Un gonze crasseux a écarté la toile de la tente où on finissait de siroter le caoua local, une espèce d'infusion de racines à faire se lever un mort. Le type était tout maigre, mais grand, bougrement grand, avec une longue barbe filasse grise de poussière et de terre, comme le reste du bonhomme. Un grand chapeau de desperado lui cachait le visage, c'est pour ça que nous autres il nous a fallu quelques secondes de plus que nos hôtes pour le reconnaître. Mais quand il a levé ses yeux absinthe sur nous, on n'a plus eu de doute. Il a commencé à avancer, tranquillement. Il mâchonnait un bâton de réglisse, et même s'il était pas discret le bruit aurait pas dû s'entendre autant dans une si grande pièce. Il nous a passés en revue un par un, nous les vingt-trois types qui n'étions pas censés être là, chez lui, dans la maison de ses parents. Un par un, dix autres types comme lui sont rentrés dans la tente, de tous les côtés, bloquant les issues. Le premier, l'aîné, a fini par arriver devant Sara. Il a tapé ses bottes sur le sol pour en faire tomber la poussière, frotté ses gants sur son manteau, avant de se débarrasser des premiers comme du second. Et là il a sorti un truc qui nous a laissés comme autant de paires de ronds de flan :

« Salut, petite sœur. »

Il a embrassé Sara sur le front — Sara qui n'avait plus l'air de pouvoir vous trancher la gorge à coups de dents si vous l'énerviez un poil trop. Sara qui avait le regard d'une petite fille pour son grand frère qui revient de loin, les yeux brillants et le rose aux joues. Et puis le grand bonhomme a vu Tank, et il s'est figé. Il a souri. Et puis il s'est mis à rire, et ses dix frangins se sont mis à rire avec lui. Les onze fous furieux dont les noms faisaient trembler tout ce qui survit dans le désert, qui régnaient de fait sur cette terre foutue, ces onze monstres responsables de tant de massacres et de morts aux quatre coins de la zone qu'ils en étaient devenus des légendes, ces onze bonhommes étaient là devant nous, et ils riaient, ils riaient de voir leur famille réunie, de découvrir leur petite sœur, la benjamine, de retour au bercail alors qu'elle était perdue depuis si longtemps. Ils riaient, de bon cœur, de joie, comme des gens normaux. Ils riaient, et Sara, et Tank, et la Crevasse tout entière riaient avec eux. Leur rire célébrait leur famille, celle dont le nom lui-même n'était plus prononcé, et je suis bien sûr que toute la zone les entendait, entendait l'annonce qui leur était faite, qui promettait des lendemains encore pires que les précédents, le chaos, l'apocalypse pour les colons, les pirates, les réfugiés de la guerre et les soldats qui la faisaient, tous ceux qui vivaient dans le désert sans en être les enfants. Les Onzains avaient été terribles, mais la meute au complet serait bien pire.

L'aîné, le chef, riait encore quand son regard s'est de nouveau posé sur nous, mais il ne se demandait plus à quelle sauce il allait nous manger.
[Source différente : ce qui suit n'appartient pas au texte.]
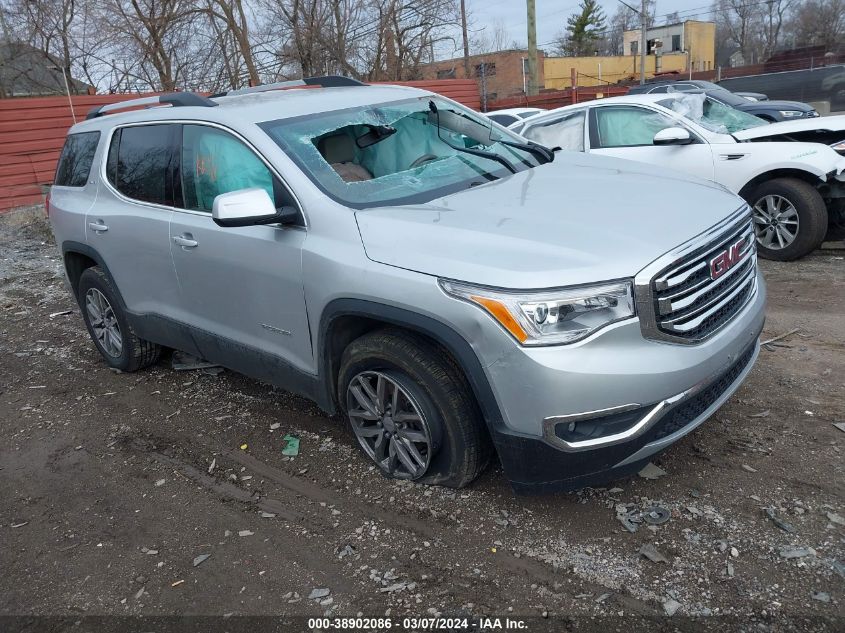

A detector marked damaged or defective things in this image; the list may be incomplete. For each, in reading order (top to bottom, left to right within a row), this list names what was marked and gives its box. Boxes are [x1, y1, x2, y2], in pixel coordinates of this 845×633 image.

shattered windshield [258, 96, 536, 209]
damaged white car [516, 92, 844, 260]
shattered windshield [660, 92, 772, 133]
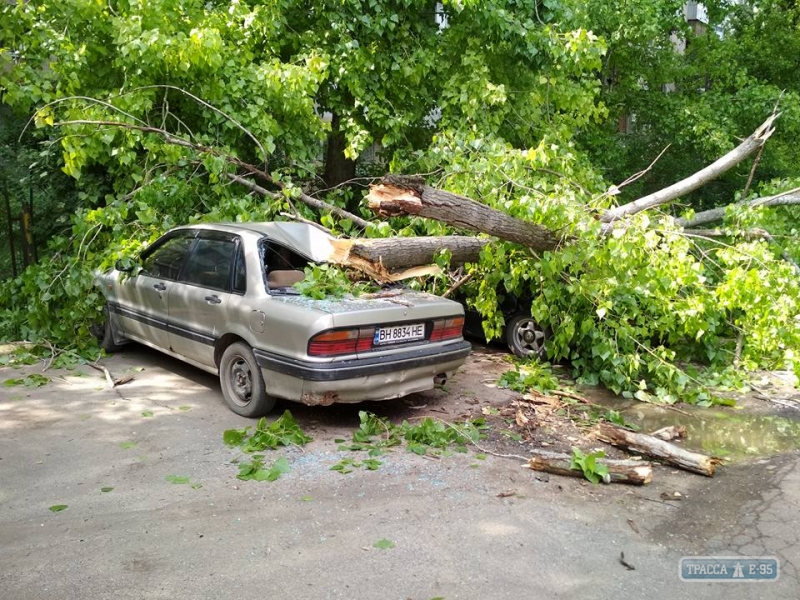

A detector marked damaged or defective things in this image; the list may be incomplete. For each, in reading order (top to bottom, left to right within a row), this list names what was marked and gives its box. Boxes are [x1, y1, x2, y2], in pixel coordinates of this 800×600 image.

damaged car [94, 221, 472, 418]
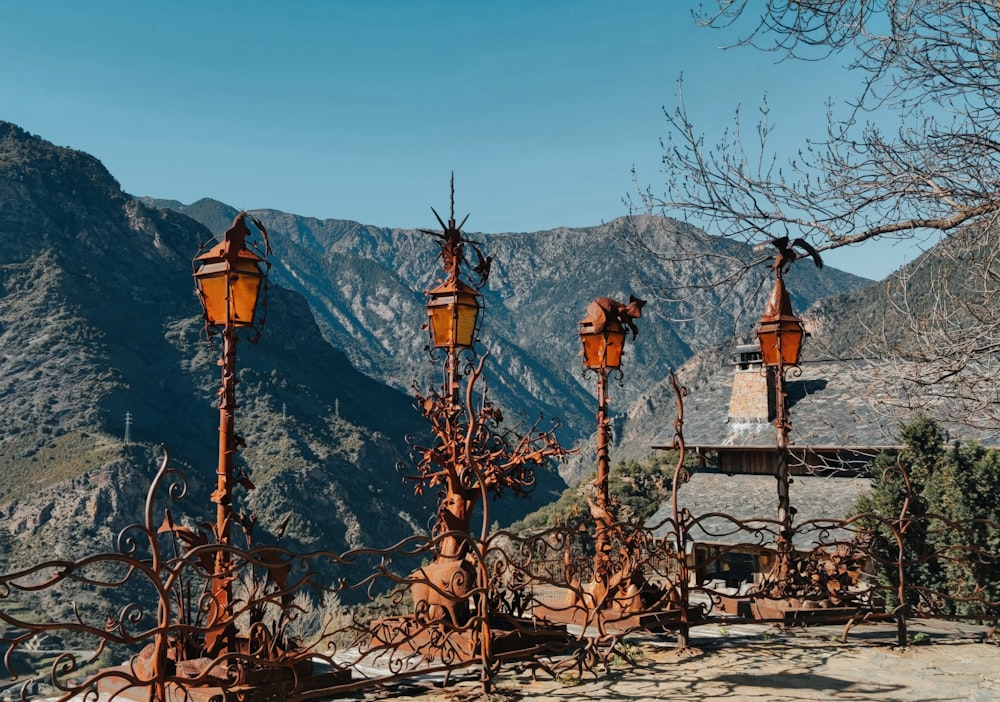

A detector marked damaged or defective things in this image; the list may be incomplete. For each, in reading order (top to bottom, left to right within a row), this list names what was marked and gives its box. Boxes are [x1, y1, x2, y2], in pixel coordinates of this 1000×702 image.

rusted street lamp [191, 209, 268, 656]
rusted street lamp [580, 302, 624, 600]
rusted street lamp [756, 270, 804, 588]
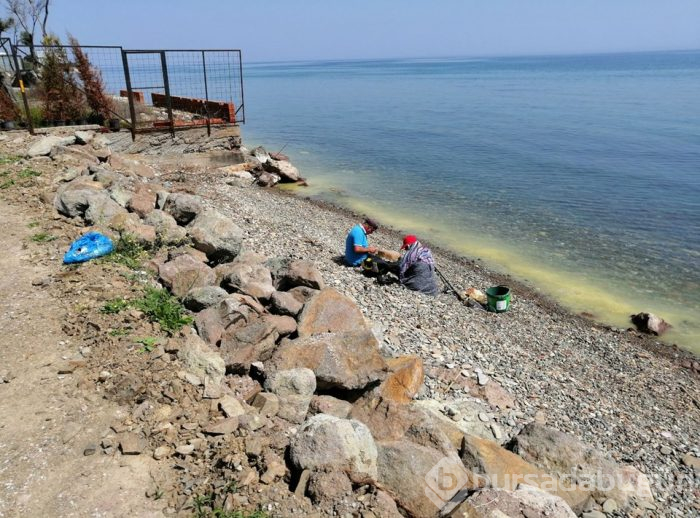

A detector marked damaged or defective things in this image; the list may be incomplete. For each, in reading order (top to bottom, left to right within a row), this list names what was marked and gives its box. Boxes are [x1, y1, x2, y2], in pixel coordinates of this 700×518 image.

rusty metal fence panel [6, 43, 243, 140]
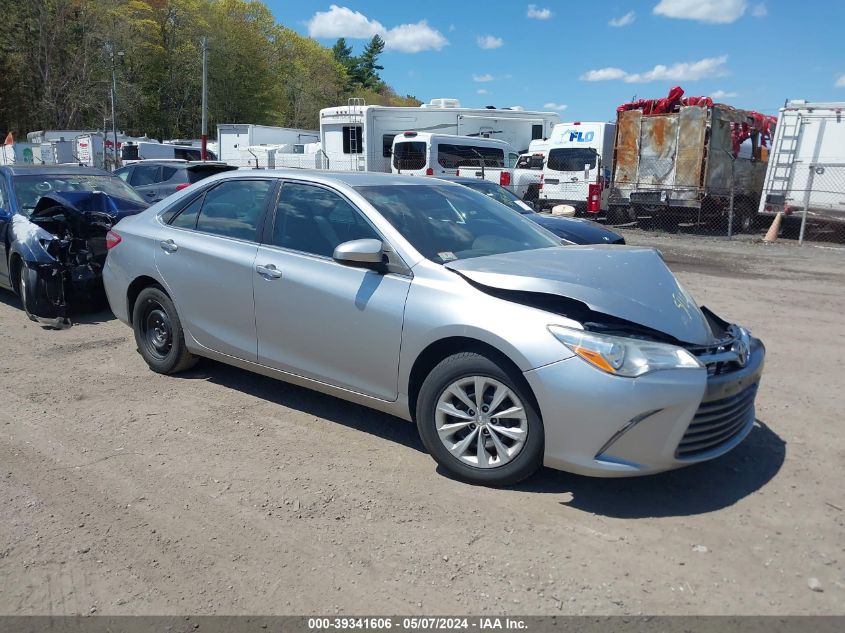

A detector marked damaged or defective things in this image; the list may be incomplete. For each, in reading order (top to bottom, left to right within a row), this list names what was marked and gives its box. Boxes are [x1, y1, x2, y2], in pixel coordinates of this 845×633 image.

damaged black car [0, 165, 148, 326]
front-end damage [16, 191, 145, 326]
crumpled hood [33, 190, 148, 222]
crumpled hood [446, 247, 716, 346]
rusty truck [604, 90, 776, 233]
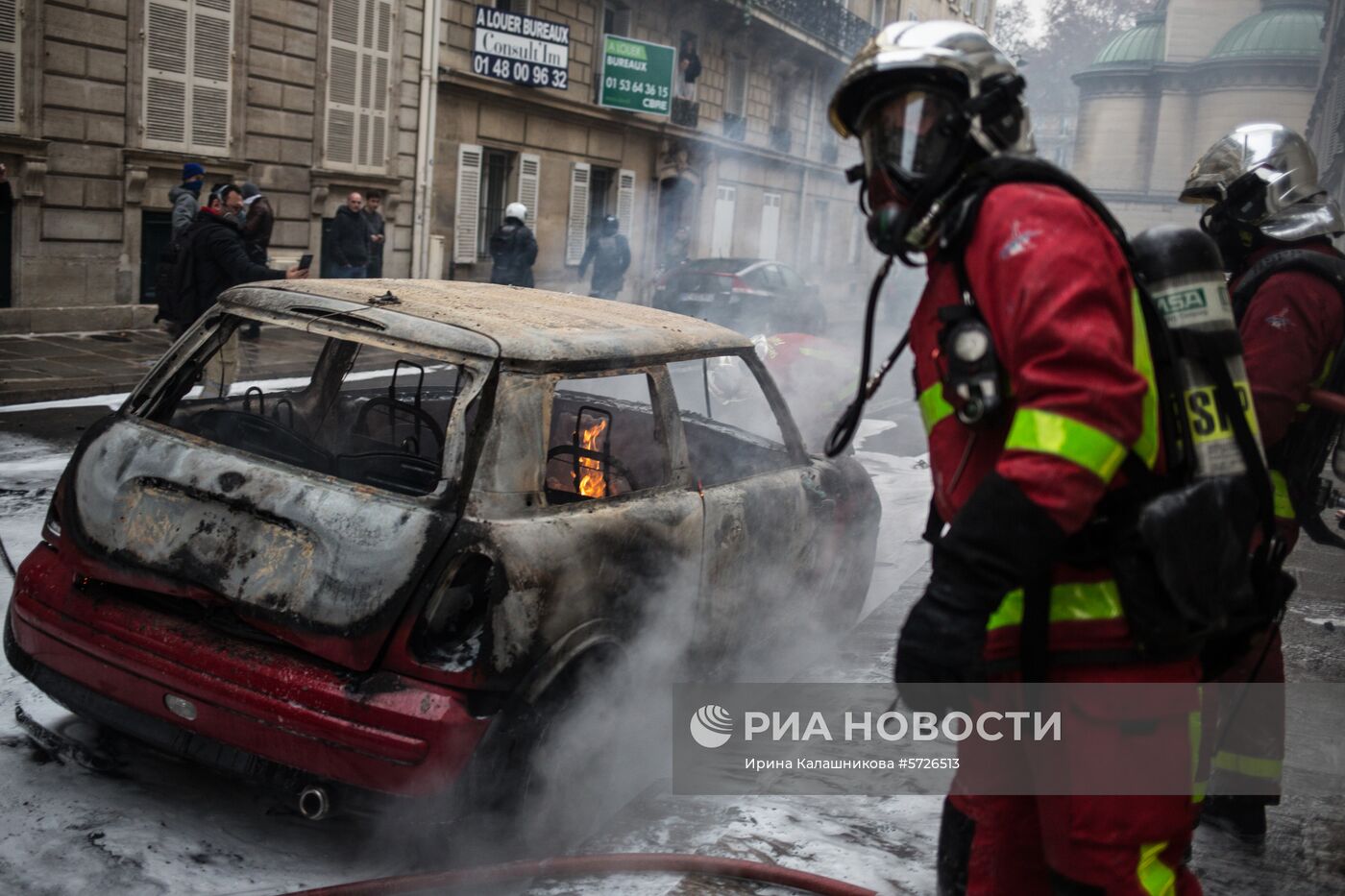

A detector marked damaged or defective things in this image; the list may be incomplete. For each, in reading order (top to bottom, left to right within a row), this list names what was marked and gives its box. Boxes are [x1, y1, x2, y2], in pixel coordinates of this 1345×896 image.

burned car [2, 282, 884, 811]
Nous étions ceux qui avions ramené sa petite sœur à la maison. Nous étions le pack qu'elle s'était choisi, nous étions de la famille. La Crevasse était notre foyer, et les Onzains nos frères, et le désert notre territoire. La marque, la douzième lettre, la lettre perdue de cet alphabet qui n'en comptait que treize, allait bientôt orner nos peaux, et le monde allait apprendre le retour du dernier clan, le douzième, le clan de la sœur. Le clan de Tank. Notre clan.